Items listed in a dataset
== Segment start ==
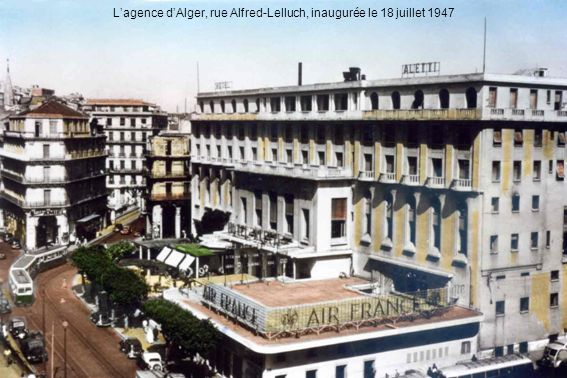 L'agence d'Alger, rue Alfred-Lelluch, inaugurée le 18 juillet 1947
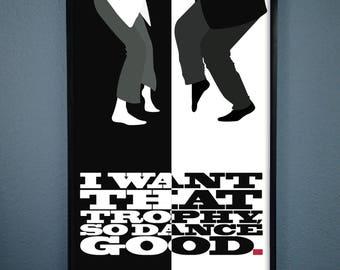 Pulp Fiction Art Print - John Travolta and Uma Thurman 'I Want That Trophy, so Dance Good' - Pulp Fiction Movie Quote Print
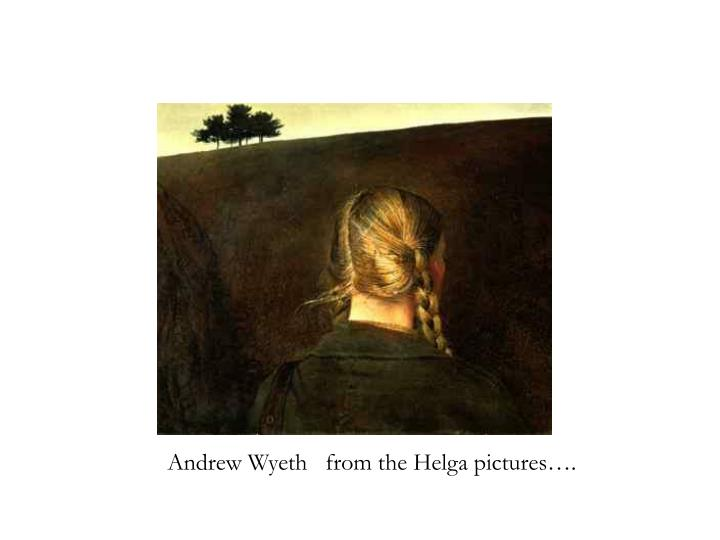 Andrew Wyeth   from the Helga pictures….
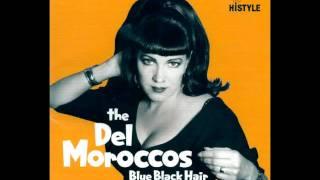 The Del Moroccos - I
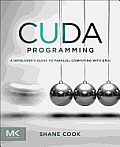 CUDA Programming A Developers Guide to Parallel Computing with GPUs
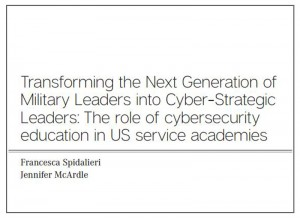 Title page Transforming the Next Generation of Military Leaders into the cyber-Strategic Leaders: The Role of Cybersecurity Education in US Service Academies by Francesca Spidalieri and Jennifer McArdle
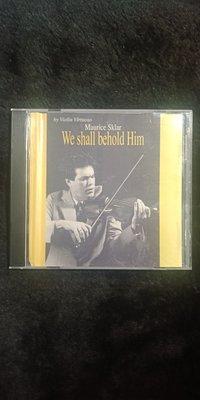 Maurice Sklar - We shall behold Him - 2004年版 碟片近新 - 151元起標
== Segment end ==
→ **TASK DESCRIPTION**
Return a verbatim transcription of the data, omitting all images.

→ **FINISHED TASK**
 L'agence d'Alger, rue Alfred-Lelluch, inaugurée le 18 juillet 1947
 Pulp Fiction Art Print - John Travolta and Uma Thurman 'I Want That Trophy, so Dance Good' - Pulp Fiction Movie Quote Print
 Andrew Wyeth   from the Helga pictures….
 The Del Moroccos - I
 CUDA Programming A Developers Guide to Parallel Computing with GPUs
 Title page Transforming the Next Generation of Military Leaders into the cyber-Strategic Leaders: The Role of Cybersecurity Education in US Service Academies by Francesca Spidalieri and Jennifer McArdle
 Maurice Sklar - We shall behold Him - 2004年版 碟片近新 - 151元起標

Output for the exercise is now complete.